Records contained in a dataset
- Opening Delimiter -

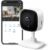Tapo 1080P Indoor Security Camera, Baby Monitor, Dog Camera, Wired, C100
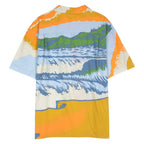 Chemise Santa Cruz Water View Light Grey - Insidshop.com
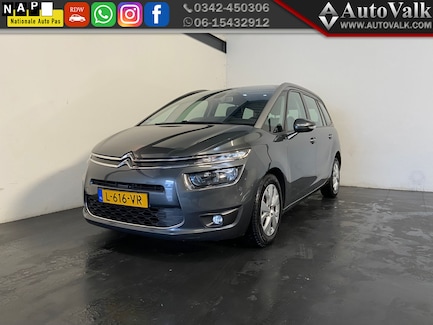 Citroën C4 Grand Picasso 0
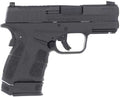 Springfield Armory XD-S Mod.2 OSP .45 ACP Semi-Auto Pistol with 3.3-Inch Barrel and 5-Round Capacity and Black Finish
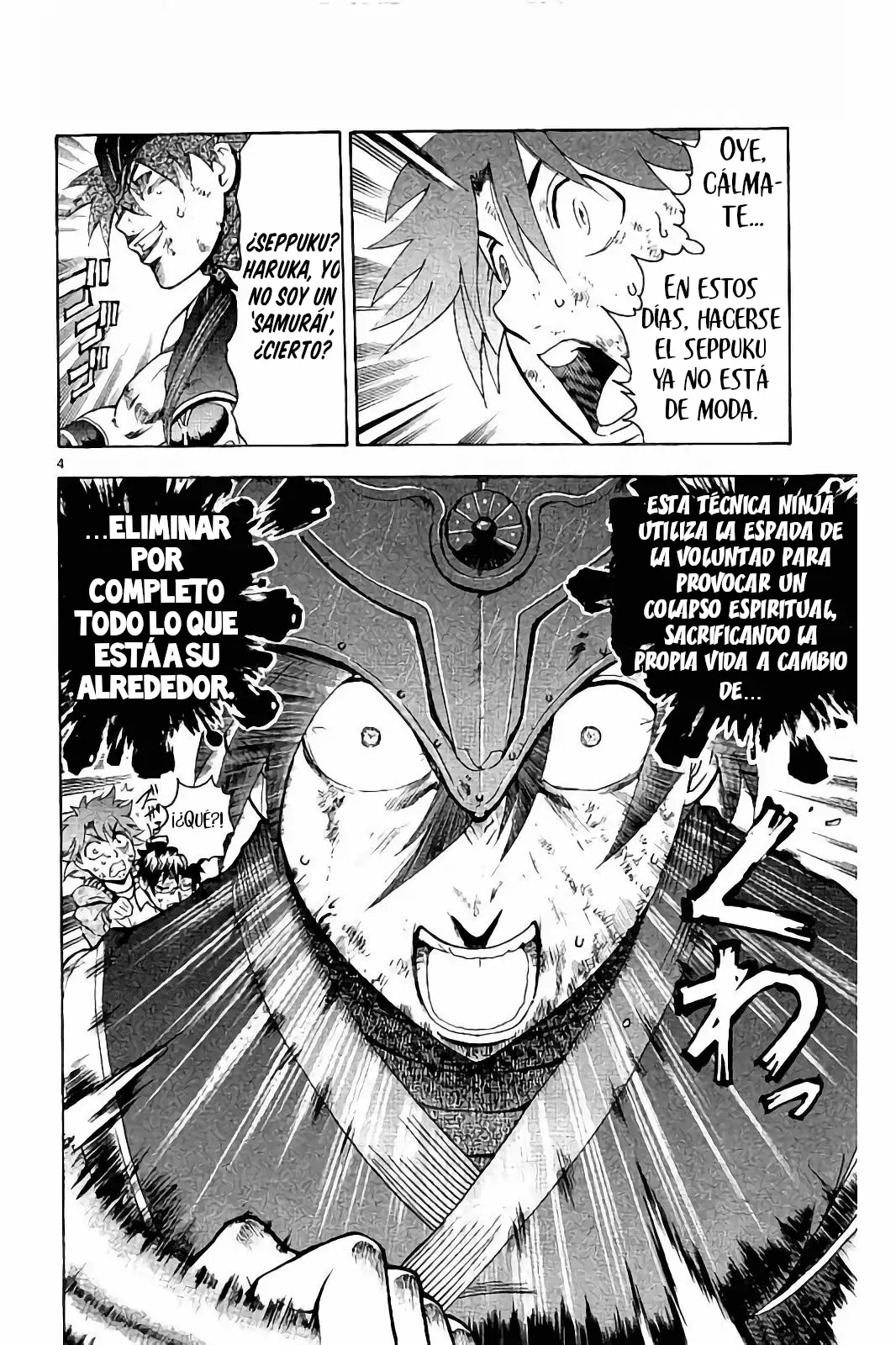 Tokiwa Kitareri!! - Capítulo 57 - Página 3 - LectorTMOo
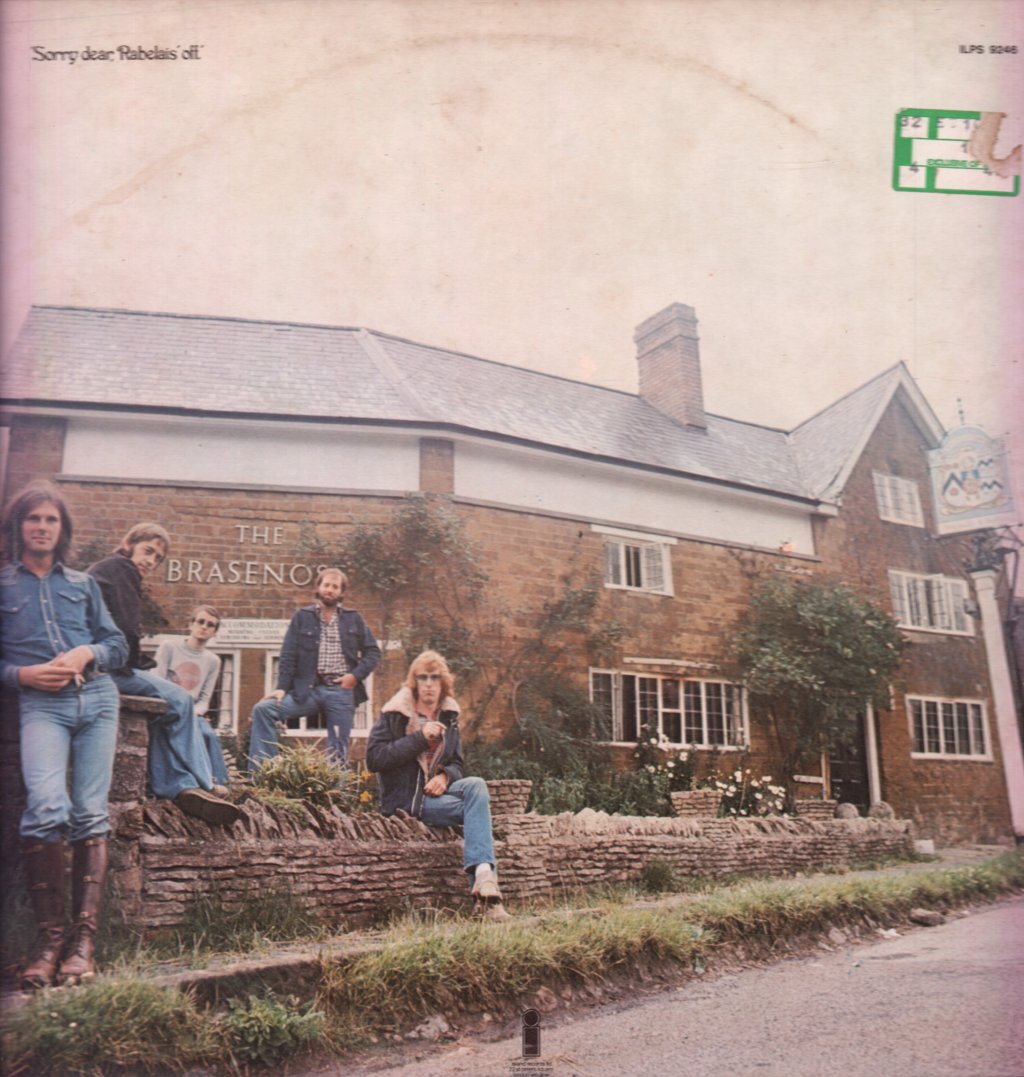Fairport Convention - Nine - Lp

- Closing Delimiter -

• [Problem statement]: Restate the data above word for word, so that the only difference is the missing pictures.

• [Answer section]:
Tapo 1080P Indoor Security Camera, Baby Monitor, Dog Camera, Wired, C100
 Chemise Santa Cruz Water View Light Grey - Insidshop.com
 Citroën C4 Grand Picasso 0
 Springfield Armory XD-S Mod.2 OSP .45 ACP Semi-Auto Pistol with 3.3-Inch Barrel and 5-Round Capacity and Black Finish
 Tokiwa Kitareri!! - Capítulo 57 - Página 3 - LectorTMOo
Fairport Convention - Nine - Lp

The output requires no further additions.